Objective: We determined the effects of walnut intake on plasma fatty acids, lipoproteins, and lipoprotein subclasses in patients with combined hyperlipidemia.
Design: Participants sequentially adhered to the following diets: 1) a habitual diet (HD), 2) a habitual diet plus walnuts (HD+W), 3) a low-fat diet (LFD), and 4) a low-fat diet plus walnuts (LFD+W).
Results: In 13 postmenopausal women and 5 men ( +/- SD age 60 +/- 8 y), walnut supplementation did not increase body weight despite increased energy intake and the LFD caused weight loss (1.3 +/- 0.5 kg; P < 0.01).

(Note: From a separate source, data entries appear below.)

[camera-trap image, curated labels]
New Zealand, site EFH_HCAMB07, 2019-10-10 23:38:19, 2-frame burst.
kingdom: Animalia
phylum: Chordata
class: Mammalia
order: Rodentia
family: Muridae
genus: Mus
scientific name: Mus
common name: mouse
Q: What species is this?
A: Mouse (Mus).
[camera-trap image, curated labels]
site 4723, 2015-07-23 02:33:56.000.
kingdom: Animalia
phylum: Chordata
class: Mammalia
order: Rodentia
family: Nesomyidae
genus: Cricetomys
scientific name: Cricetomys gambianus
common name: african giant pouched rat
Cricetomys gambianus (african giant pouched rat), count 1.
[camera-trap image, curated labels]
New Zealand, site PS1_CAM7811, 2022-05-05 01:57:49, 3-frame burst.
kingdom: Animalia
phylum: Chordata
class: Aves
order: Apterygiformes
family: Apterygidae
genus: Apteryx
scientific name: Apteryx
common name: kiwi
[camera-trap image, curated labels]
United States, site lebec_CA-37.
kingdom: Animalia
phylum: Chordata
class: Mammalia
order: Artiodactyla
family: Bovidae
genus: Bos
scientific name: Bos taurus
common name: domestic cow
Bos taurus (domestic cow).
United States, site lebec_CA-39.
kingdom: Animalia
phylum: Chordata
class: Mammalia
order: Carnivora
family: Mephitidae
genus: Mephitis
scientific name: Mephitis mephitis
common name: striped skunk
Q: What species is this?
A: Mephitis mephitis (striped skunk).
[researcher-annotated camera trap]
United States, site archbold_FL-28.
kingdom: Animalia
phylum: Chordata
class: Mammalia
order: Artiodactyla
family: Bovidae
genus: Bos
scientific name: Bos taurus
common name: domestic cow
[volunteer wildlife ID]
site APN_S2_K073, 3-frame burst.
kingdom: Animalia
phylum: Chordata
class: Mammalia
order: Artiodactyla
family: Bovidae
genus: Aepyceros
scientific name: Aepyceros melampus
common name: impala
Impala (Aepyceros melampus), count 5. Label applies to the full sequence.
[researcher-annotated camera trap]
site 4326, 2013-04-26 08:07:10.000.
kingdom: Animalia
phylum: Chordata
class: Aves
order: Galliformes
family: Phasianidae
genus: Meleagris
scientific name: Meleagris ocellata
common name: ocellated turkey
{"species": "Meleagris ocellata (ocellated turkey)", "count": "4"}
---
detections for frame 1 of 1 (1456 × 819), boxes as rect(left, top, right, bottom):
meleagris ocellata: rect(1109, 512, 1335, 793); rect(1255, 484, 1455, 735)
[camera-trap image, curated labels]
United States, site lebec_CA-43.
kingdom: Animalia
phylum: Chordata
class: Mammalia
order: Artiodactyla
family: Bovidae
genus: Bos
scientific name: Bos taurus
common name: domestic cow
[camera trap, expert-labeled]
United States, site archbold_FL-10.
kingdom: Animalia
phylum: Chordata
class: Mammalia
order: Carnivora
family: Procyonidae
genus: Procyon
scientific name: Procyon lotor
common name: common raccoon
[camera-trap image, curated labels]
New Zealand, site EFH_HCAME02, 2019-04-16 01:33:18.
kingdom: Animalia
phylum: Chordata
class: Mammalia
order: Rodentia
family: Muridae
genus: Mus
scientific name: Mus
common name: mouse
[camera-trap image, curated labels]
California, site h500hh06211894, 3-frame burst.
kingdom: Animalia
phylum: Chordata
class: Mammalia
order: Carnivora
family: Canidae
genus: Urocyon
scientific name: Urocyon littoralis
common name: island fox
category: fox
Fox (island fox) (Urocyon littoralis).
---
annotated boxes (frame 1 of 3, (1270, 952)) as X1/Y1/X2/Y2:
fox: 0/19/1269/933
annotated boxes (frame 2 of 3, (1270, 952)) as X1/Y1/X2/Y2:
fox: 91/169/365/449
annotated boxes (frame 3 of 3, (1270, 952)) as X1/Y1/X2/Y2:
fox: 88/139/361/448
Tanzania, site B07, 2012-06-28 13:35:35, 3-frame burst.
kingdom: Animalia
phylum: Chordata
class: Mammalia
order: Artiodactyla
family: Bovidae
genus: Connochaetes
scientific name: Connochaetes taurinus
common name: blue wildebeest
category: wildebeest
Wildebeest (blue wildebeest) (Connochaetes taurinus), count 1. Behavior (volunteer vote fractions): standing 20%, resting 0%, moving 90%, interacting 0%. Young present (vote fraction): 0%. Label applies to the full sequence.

When comparing the HD with the HD+W, linoleic acid concentrations increased from 29.94 +/- 1.14% to 36.85 +/- 1.13% and alpha-linolenic acid concentrations increased from 0.78 +/- 0.04% to 1.56 +/- 0.11%. During the LFD+W, plasma total cholesterol concentrations decreased by 0.58 +/- 0.16 mmol/L when compared with the HD and by 0.46 +/- 0.14 mmol/L when compared with the LFD. LDL-cholesterol concentrations decreased by 0.46 +/- 0.15 mmol/L when compared with the LFD. Measurements of lipoprotein subclasses and particle size suggested that walnut supplementation lowered cholesterol preferentially in small LDL (46.1 +/- 1.9% compared with 33.4 +/- 4.3%, HD compared with HD+W, respectively; P < 0.01). HDL-cholesterol concentrations decreased from 1.27 +/- 0.07 mmol/L during the HD to 1.14 +/- 0.07 mmol/L during the HD+W and to 1.11 +/- 0.08 mmol/L during the LFD. The decrease was seen primarily in the large HDL particles.
Conclusions: Walnut supplementation may beneficially alter lipid distribution among various lipoprotein subclasses even when total plasma lipids do not change. This may be an additional mechanism underlying the antiatherogenic properties of nut intake.